Today the U.S. Trade Representative (USTR) announced new tariffs in response to the French digital services tax. The tariffs of 25 percent on $1.3 billion worth of trade would not go into effect until January 6, 2021. The tariffs would apply to several make-up products, handbags, and assorted soaps.
In January, the U.S. and France agreed to avoid escalating a bilateral dispute over the French DST which the USTR found discriminates against U.S. companies. That agreement allowed France to keep the DST in place, but not collect the tax until the end of 2020. In response, the U.S. backed off on its tariff threats.

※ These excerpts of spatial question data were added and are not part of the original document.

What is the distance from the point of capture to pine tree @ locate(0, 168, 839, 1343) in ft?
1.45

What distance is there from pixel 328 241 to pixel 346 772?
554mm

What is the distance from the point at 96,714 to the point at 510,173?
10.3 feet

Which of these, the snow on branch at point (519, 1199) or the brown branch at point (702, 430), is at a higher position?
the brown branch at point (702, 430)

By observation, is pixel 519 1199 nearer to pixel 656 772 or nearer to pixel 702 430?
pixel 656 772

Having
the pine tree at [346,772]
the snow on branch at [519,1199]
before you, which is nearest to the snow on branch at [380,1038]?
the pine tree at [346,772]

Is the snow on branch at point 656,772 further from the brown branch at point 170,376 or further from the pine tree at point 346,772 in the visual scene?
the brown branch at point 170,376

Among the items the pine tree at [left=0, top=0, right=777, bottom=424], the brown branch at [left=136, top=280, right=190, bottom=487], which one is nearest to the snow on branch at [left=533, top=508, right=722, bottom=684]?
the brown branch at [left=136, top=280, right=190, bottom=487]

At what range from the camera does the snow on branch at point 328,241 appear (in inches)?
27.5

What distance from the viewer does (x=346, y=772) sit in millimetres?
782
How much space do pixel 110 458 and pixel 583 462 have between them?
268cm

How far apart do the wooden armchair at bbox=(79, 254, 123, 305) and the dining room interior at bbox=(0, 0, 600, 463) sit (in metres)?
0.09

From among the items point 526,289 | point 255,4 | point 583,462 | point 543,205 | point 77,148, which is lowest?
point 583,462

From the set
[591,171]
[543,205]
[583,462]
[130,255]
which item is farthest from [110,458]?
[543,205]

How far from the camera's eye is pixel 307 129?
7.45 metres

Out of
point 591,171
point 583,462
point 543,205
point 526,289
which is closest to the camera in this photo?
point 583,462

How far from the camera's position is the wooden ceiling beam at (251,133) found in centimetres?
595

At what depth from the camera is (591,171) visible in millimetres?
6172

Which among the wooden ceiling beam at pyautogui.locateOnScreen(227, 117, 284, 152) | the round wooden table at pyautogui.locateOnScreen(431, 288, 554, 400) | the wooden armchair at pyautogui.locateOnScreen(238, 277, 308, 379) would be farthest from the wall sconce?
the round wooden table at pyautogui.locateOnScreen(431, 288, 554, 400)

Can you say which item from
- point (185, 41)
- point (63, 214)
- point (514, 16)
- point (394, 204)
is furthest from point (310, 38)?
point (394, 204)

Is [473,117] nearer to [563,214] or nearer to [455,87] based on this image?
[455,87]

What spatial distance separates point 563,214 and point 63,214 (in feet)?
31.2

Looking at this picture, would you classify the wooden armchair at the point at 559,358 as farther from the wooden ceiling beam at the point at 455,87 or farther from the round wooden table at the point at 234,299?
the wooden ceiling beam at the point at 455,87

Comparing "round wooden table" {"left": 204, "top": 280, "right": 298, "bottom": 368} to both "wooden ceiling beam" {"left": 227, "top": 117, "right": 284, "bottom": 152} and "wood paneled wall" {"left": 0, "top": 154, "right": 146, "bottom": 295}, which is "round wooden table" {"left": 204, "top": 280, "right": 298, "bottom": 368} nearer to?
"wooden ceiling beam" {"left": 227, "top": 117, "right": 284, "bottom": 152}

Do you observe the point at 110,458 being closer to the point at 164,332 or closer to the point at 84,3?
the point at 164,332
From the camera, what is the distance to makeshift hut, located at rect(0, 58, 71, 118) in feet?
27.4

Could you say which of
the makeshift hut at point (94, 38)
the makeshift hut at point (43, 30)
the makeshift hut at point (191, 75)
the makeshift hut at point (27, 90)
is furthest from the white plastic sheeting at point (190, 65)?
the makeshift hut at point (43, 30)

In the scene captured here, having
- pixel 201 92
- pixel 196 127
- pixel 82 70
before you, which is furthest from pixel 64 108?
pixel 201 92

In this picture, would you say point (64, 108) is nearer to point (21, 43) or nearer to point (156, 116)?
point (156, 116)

Now, the U.S. has recommitted to levying tariffs against France and recently opened investigations into DSTs in nine other countries and the European Union.
Today’s announcement suggests that approximately $450 million of the expected $500 million tax burden from the French DST would fall on U.S. companies. The USTR notice points out that the tariffs would raise a comparable amount of revenue. However, the burden of those tariffs would be faced by U.S. consumers.
This digital tax and trade conflict occurs at a time when multilateral negotiations over changing international tax rules have stalled, making it likely that bilateral conflicts will continue to create uncertainty. The challenges created by the pandemic have weakened the global economy, and policymakers in the U.S. and elsewhere should work to avoid disputes that could undermine recovery efforts.